ASESINO.
Laura veía cómo la cafetera se llenaba. Poco a poco. Gota a gota. Ese fue el desencadenante que le llevó a escribir su historia. La de un asesinato.
No sabría si había existido premeditación, pero sí componentes como la estupidez e inmadurez. Seguro. Antonio se cargó primero la mirada llena de luz de sus ojos. Destilaban ilusión y futuro. Después vino el óxido de la envidia y que atacó a los cimientos de su autoestima. No tenía por qué trabajar. No compensaba. Su trabajo era mejor. Podía mantenerla.
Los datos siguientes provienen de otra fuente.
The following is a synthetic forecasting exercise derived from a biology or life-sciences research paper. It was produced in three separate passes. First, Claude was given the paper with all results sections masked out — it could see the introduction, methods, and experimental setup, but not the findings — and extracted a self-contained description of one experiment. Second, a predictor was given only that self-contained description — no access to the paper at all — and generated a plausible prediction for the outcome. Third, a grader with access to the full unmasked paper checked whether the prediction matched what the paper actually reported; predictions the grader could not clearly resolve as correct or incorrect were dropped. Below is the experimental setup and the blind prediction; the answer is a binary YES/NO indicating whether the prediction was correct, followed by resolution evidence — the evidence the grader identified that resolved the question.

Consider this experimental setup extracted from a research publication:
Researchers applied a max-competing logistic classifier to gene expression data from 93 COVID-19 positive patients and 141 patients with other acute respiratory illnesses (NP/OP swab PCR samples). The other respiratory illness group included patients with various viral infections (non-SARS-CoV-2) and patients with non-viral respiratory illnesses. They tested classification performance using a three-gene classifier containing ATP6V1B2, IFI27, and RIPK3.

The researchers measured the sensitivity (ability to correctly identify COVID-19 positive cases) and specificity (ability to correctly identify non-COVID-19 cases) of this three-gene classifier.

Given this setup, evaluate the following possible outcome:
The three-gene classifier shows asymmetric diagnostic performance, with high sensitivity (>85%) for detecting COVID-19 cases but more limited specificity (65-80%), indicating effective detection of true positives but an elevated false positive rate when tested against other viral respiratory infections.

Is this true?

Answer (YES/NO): NO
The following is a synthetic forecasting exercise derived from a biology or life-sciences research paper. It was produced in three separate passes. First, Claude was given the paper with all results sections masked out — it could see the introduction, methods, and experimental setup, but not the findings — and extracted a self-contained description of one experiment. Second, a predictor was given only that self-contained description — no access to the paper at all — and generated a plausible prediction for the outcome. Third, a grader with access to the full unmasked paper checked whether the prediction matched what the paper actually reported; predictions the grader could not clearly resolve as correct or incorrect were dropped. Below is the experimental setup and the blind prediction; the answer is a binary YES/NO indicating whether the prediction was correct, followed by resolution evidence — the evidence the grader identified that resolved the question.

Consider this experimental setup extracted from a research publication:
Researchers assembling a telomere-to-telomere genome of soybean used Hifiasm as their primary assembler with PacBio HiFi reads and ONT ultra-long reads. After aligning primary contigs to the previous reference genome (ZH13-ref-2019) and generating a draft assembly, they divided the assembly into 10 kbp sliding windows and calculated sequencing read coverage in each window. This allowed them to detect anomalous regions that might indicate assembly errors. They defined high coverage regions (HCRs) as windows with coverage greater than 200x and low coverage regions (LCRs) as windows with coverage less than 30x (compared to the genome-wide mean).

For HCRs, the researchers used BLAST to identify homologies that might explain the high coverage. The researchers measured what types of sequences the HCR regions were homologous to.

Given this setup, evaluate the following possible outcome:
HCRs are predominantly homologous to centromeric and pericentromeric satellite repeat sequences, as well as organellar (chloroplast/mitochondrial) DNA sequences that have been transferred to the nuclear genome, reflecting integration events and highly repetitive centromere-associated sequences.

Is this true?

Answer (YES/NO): NO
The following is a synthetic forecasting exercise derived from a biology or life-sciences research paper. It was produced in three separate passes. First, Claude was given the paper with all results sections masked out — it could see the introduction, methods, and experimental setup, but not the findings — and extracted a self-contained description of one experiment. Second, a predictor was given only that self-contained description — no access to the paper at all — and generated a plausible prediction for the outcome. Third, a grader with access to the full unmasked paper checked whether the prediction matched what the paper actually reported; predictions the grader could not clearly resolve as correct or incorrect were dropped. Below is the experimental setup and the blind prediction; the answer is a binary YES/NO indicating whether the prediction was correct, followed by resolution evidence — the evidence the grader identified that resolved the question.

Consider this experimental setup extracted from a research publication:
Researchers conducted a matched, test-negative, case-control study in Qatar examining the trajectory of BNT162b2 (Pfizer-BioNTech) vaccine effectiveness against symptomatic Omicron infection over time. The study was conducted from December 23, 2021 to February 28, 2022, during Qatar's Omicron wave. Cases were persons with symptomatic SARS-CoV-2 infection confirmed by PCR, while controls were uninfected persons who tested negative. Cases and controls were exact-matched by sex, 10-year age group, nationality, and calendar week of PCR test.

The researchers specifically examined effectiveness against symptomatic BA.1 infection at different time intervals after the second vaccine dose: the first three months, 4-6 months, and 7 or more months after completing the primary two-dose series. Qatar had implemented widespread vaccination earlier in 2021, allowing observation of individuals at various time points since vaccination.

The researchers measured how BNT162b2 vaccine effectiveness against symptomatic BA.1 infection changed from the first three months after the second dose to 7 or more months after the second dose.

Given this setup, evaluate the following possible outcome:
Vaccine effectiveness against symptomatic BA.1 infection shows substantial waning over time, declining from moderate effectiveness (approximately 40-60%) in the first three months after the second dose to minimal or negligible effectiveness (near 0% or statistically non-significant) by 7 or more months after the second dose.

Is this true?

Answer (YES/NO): YES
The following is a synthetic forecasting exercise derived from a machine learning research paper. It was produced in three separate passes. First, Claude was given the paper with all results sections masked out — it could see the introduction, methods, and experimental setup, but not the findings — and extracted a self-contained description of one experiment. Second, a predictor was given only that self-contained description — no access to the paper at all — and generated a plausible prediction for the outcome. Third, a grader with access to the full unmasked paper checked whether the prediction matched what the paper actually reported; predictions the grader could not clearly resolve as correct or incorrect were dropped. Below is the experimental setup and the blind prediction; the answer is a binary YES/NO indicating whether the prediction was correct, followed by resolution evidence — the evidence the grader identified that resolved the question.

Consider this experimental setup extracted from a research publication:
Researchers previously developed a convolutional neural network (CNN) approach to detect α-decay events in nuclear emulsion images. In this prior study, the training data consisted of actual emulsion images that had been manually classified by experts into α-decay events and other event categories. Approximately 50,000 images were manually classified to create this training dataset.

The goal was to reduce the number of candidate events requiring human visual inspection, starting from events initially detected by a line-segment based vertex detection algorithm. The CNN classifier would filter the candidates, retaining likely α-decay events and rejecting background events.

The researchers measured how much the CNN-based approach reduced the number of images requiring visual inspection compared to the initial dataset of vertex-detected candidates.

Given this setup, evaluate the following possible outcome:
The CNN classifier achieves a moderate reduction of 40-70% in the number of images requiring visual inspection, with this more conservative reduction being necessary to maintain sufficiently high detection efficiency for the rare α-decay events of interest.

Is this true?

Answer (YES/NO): NO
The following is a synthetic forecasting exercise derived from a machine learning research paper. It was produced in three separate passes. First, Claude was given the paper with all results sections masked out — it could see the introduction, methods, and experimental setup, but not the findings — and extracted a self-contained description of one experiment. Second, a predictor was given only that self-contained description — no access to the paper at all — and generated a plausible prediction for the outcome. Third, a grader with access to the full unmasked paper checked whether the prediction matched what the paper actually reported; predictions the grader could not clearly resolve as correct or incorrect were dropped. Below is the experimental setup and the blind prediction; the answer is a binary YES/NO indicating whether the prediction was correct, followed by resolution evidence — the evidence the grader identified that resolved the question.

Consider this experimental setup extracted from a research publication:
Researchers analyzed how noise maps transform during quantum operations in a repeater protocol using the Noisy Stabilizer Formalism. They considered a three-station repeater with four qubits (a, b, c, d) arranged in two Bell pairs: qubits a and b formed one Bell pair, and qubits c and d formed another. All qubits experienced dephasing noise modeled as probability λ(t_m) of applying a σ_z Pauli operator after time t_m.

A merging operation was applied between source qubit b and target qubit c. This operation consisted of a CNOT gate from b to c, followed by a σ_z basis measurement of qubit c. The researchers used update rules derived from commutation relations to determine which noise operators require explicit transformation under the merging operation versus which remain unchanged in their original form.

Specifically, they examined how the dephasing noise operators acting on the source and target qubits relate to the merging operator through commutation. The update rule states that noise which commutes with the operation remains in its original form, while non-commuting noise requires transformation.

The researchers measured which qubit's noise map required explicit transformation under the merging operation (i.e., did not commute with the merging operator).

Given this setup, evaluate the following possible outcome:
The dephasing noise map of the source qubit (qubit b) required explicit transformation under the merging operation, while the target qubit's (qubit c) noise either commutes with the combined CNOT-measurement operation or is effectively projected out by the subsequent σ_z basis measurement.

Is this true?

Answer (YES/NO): NO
A partir de ese momento, fue todo muy fácil. Las células cancerígenas del odio se reproducían de tal forma que ya no fue persona. Se entregó, como una yonqui a sus deseos. Nada tenía porque todo era de él. Limpiaba su ropa, abría las piernas y esperaba a que estuviera satisfecho en todo. Nunca llegaba ese momento. No sonreía. La comida estaba fría, o sosa, o los zapatos no tenían el brillo suficiente.
Cuando él tenía vida social no podía llevarla. Ya no le parecía digna. Había engordado, no se arreglaba, no merecía acompañarle.
Un día, mientras el café goteaba, ella notó que su corazón se estaba desangrando. Antonio acababa de matar el amor que un día le tuvo. Laura levantó la cabeza y decidió enterrar el pasado. Solo le quedaría lo que un día fue, muchos años atrás.
Antonio se despertó. El desayuno no estaba en la mesa. La ropa no estaba preparada ni los zapatos limpios. Ni rastro de Laura. Solo un folio hecho una bola sobre la encimera de la cocina. Lo estiró y leyó unas palabras:
Así has dejado mi corazón. Asesinaste mi ilusión. Adiós.
Por supuesto, Antonio intentó recuperarla. La llamó. La suplicó. Le juró que cambiaría. Pero Laura era fuerte como el mejor café y ya sabía identificar a los asesinos de ilusiones.